The Right to be Forgotten
Title | The Right to be Forgotten PDF eBook |
Author | George Brock |
Publisher | Bloomsbury Publishing |
Total Pages | 160 |
Release | 2016-09-30 |
Genre | Social Science |
ISBN | 1786731126 |
The human race now creates, distributes and stores more information than at any other time in history. Frictionless and cheap digital networks circulate information in ways which either authors or subjects are unable to trace or control. Servers store data which can be found on the world wide web years after it has ceased to be accurate or relevant to its original use. These developments have given rise to a movement promoting a 'right to be forgotten': an argument that freedom of expression should be balanced by a right to erase information which affects an individual, under certain conditions.

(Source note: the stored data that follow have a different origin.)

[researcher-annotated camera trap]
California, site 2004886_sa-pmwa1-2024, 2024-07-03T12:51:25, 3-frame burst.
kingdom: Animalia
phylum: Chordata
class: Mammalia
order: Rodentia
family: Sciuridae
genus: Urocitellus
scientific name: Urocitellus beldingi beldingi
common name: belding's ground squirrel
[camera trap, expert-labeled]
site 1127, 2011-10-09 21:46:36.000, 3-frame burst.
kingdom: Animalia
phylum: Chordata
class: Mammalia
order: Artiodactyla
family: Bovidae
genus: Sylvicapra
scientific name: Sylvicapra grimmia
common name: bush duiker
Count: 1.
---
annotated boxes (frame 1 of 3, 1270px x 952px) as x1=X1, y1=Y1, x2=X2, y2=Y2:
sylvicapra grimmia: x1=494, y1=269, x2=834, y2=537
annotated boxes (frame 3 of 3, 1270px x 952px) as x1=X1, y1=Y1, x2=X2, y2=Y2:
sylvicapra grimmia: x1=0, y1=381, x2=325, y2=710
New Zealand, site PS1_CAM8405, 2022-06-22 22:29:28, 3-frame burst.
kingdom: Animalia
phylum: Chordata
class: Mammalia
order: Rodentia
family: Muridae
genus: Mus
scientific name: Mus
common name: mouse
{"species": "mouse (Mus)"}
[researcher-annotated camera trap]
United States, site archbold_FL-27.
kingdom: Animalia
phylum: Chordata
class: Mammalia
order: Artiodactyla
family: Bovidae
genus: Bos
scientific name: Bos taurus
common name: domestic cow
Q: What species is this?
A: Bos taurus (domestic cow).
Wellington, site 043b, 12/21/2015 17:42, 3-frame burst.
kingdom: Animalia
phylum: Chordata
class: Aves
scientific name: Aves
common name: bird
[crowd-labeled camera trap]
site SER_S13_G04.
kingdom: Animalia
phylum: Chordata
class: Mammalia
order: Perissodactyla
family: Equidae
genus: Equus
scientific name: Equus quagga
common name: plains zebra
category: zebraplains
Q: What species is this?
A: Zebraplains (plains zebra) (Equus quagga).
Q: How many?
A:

Rights to privacy therefore need extending and strengthening in the digital era. This strand of thinking influenced a significant judgement delivered by the European Court of Justice in May 2014. As a result, the dominant internet search engine in Europe, Google, has been required to remove links to hundreds of thousands of pieces of information on application from individuals who considered their interests harmed. We know very little of how these delinking choices are made.This book looks at the implications of this controversial decision for free expression, journalism and information in the digital public sphere. Two rights-free speech and privacy-collide in a new way in age of information saturation. Is the judgement a threat to freedom of information and the accuracy of the historical record or the first step in establishing essential new rights in the digital era.